The mutant strain Long-Evans Cinnamon (LEC) rat accumulates copper, resulting in spontaneous hepatitis and subsequent development of hepatocellular carcinomas (HCCs) in the liver, providing a promising model for investigation of the relationship between hepatitis induced by oxidative stress and hepatocarcinogenesis. We examined DNA strand breaks in peripheral blood cells and p53 expression in livers during acute and chronic hepatitis in LEC rats, along with preneoplastic lesions, and cell proliferation and apoptosis in non-cancerous portions of livers from LEC rats aged 7-115 weeks. Immunohistochemistry using antibodies against glutathione S-transferase placental-form (GST-P), proliferating cell nuclear antigen (PCNA), and in situ DNA nick labeling (TUNEL) were used. Long-Evans Agouti (LEA) rats, a sibling line of the LEC strain, were used as controls. In the LEC rats, DNA strand breaks and expression of p53 were significantly higher than that of LEA rats at 24 weeks of age. The number of GST-P-positive (GST-P+) foci/cm2 increased and peaked at 48 weeks old, and the areas rapidly expanded thereafter. The level of cell proliferation increased with the development of hepatitis and was highest at about 48 weeks old. The induction of apoptosis in LEC rats was transiently higher than that in LEA rats during the period from 24 to 34 weeks of age.

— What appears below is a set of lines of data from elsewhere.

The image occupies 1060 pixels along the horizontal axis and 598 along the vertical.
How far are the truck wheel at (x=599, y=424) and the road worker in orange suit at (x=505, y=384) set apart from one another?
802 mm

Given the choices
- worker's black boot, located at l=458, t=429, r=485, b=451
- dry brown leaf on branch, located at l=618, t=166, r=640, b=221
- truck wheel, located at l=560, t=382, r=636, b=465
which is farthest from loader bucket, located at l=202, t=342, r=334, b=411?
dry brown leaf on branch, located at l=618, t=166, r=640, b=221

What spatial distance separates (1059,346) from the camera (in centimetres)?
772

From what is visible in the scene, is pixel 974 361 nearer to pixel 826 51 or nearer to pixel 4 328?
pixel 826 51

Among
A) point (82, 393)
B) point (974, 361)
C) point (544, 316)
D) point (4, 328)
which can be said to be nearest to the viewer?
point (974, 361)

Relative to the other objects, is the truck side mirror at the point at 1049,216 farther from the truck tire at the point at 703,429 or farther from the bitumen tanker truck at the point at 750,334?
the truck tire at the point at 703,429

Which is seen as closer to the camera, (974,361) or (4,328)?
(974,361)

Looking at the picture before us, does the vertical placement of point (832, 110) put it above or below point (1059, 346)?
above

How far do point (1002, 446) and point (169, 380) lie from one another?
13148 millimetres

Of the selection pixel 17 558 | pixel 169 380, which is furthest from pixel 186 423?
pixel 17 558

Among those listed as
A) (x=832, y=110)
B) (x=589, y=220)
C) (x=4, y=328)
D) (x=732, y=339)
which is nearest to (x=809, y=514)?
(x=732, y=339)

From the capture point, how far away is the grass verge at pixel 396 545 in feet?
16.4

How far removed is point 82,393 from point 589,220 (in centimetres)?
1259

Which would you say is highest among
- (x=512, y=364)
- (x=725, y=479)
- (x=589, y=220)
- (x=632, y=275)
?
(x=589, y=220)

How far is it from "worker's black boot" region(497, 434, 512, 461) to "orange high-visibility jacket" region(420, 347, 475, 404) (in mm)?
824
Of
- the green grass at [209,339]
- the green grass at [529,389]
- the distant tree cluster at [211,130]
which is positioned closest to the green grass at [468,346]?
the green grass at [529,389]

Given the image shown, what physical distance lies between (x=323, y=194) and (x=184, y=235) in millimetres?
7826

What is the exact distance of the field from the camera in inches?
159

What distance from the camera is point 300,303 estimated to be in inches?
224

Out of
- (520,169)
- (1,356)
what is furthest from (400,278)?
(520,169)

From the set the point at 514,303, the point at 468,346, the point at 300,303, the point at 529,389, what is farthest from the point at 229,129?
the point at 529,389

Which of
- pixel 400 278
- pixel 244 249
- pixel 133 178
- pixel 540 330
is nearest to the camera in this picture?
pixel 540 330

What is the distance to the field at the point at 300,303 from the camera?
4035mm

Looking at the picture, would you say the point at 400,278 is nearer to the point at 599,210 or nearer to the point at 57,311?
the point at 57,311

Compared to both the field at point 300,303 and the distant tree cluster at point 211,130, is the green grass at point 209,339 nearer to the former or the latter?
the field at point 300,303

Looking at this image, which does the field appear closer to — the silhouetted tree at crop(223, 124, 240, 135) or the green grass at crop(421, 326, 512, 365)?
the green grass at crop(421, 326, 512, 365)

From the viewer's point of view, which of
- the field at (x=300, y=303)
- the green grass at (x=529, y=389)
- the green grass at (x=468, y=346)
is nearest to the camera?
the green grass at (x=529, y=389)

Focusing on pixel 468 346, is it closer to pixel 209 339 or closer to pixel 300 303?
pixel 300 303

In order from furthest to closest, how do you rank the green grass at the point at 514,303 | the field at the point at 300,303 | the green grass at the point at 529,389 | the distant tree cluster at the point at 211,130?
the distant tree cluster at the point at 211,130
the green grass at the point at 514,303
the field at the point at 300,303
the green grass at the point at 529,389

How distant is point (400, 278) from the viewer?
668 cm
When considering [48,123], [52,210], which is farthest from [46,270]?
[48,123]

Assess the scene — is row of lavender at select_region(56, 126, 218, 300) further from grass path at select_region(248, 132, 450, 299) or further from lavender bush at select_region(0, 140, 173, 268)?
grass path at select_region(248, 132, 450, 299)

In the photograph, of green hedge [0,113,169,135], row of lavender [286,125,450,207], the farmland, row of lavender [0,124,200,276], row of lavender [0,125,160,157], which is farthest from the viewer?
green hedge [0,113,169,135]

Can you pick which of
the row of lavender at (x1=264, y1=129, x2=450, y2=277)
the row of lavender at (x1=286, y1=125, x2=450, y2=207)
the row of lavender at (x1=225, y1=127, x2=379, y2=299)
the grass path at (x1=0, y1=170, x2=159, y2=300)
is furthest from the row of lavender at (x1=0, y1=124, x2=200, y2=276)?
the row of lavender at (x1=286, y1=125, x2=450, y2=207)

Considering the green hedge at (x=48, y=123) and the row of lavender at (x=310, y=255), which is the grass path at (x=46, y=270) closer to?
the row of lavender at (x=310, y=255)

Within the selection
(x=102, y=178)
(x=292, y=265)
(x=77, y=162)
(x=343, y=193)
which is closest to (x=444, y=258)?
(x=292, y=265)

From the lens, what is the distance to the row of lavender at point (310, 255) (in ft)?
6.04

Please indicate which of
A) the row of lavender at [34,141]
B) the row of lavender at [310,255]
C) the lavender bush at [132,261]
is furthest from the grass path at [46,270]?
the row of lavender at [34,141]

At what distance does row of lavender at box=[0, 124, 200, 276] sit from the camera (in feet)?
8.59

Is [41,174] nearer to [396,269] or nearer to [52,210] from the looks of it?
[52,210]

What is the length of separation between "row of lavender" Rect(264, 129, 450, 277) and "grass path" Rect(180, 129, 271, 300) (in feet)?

However, the ratio of PCNA-positive cells to the apoptotic index showed a growth imbalance in favor of cell proliferation, supporting sustained net growth in LEC rats. These findings suggest that DNA damage, reflected in DNA strand breaks, plays a critical role in the development of hepatocellular preneoplastic foci, with an imbalance between high proliferation and relatively low apoptosis.